37.  Portanto, vejamos o que o Senhor responde à dupla acusação: Em verdade, em verdade vos digo: o Filho por si mesmo nada pode fazer, mas só aquilo que vê o Pai fazer, pois tudo o que Ele faz, o Filho o faz igualmente (Jo 5,19).

 

Capítulo 45.

38.  É preciso relacionar essa palavra com o que a precede, para não forçá-la, impondo-lhe um sentido diferente, originado de uma compreensão própria, contrária à fé. Se representa uma resposta motivada pela indignação, nossa fé expressará melhor o que ela ensina do que a perversidade irreligiosa defende o erro de sua impiedade.

39.  Vejamos se esta resposta diz respeito à acusação de trabalhar no sábado: Em verdade eu vos digo, o Filho por si mesmo nada pode fazer, mas só aquilo que vê o Pai fazer. Acima dissera: Meu Pai trabalha até agora, e eu também trabalho (Jo 5,17). O Filho não tem crime se age pela autoridade da natureza paterna que tem em si. Ele age pela ação do Pai que trabalha até agora no sábado, nesta obra, na qual se manifesta a autoridade do agir paterno.

40.  Dizendo não pode, não se refere à incapacidade, mas à autoridade, pois não pode por si mesmo, a menos que veja. Ter visto, porém, não lhe confere poder. Se ter visto não lhe dá poder, não poder sem ver não enfraquece a natureza, mas, o fato de ver revela a origem do poder. Ao dizer: mas só aquilo que vê, quer referir-se à consciência que se adquire na visão, como diz aos Apóstolos: Erguei os olhos e vede os campos, como estão brancos para a colheita (Jo 4,35).

41.  Pela consciência de ter em si a natureza do Pai, que nele opera quando Ele opera, para que não pensassem haver violado o sábado, diz: o Filho por si mesmo nada pode fazer, mas só aquilo que vê o Pai fazer (Jo 5,19).

42.  Quer mostrar que opera tendo consciência da natureza que nele age, porque, quando trabalha no sábado, o Pai também trabalha no sábado, até agora.

43.  Os ditos seguintes se referem a outra acusação: Tudo o que o Pai faz, o Filho o faz igualmente (Jo 5,19). Censura a incapacidade do Filho de Deus, retira-lhe também a igualdade de natureza, se tudo o que o Pai faz, o Filho também não faz igualmente, se devemos admitir alguma diferença entre o poder de agir do Pai e o do Filho, se aquilo que pertence à igualdade de natureza e de poder não requer a igualdade da honra.

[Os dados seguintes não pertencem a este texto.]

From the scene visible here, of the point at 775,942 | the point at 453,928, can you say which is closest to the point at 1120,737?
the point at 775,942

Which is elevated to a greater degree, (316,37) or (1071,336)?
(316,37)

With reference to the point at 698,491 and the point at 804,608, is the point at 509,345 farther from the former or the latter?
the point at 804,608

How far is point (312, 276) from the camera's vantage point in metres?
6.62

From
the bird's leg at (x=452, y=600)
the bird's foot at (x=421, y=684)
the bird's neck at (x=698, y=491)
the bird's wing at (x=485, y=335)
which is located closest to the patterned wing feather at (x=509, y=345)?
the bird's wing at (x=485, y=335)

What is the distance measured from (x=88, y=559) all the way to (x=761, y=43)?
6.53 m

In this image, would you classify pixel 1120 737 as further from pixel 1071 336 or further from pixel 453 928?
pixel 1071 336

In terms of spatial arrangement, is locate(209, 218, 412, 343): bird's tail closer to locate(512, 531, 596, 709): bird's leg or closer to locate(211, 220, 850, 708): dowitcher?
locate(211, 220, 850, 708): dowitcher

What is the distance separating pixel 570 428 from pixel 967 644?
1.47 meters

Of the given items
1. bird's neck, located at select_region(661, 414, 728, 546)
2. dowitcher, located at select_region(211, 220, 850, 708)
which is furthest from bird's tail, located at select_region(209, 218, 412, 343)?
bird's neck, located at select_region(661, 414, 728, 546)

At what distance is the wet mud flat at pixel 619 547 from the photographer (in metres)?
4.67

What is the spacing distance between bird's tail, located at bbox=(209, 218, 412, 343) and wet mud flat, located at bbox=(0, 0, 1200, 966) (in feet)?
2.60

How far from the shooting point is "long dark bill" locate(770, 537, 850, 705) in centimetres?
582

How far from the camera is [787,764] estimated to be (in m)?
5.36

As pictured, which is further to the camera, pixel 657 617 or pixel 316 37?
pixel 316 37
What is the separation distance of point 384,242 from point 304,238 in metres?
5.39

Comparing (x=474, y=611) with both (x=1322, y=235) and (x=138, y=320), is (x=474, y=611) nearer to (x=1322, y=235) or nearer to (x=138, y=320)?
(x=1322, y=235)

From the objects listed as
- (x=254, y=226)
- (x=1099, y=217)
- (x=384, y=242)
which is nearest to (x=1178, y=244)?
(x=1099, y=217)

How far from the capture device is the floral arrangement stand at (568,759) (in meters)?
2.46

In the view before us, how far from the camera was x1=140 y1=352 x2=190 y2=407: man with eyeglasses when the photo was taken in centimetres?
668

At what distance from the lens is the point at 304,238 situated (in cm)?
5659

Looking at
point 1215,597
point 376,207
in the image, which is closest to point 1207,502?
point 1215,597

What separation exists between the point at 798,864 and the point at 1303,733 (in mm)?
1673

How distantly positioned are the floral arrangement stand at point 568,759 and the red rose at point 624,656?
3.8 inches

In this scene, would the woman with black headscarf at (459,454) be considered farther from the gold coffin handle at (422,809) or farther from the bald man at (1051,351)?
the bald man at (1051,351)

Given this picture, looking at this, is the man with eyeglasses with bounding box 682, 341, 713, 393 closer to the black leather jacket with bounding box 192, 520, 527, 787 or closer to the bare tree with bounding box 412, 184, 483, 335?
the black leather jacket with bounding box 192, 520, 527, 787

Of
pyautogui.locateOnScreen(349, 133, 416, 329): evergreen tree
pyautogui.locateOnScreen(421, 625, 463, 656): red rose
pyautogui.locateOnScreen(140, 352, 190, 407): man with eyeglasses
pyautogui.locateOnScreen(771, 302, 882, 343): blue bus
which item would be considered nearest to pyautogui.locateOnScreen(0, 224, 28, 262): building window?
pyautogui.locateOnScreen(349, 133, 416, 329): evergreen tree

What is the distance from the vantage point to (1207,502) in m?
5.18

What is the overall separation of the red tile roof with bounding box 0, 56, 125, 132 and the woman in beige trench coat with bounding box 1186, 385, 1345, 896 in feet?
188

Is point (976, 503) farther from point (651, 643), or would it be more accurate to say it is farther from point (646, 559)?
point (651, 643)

44.  Ele mesmo continua dizendo: Para que todos honrem o Filho, assim como honram o Pai. Quem não honra o Filho, não honra o Pai que o enviou (Jo 5,23). Distingue a igualdade de natureza quando na honra não há disparidade; mostra fraqueza da natureza do Filho quando age com o mesmo poder do Pai!

 

Capítulo 46.

45.  Por que transformas o questionamento que provocou esta resposta em afronta à divindade? Cristo responde à acusação de trabalhar no sábado, dizendo não poder fazer nada a não ser o que vê o Pai fazer e, para demonstrar a igualdade com Ele, afirma fazer tudo o que o Pai faz.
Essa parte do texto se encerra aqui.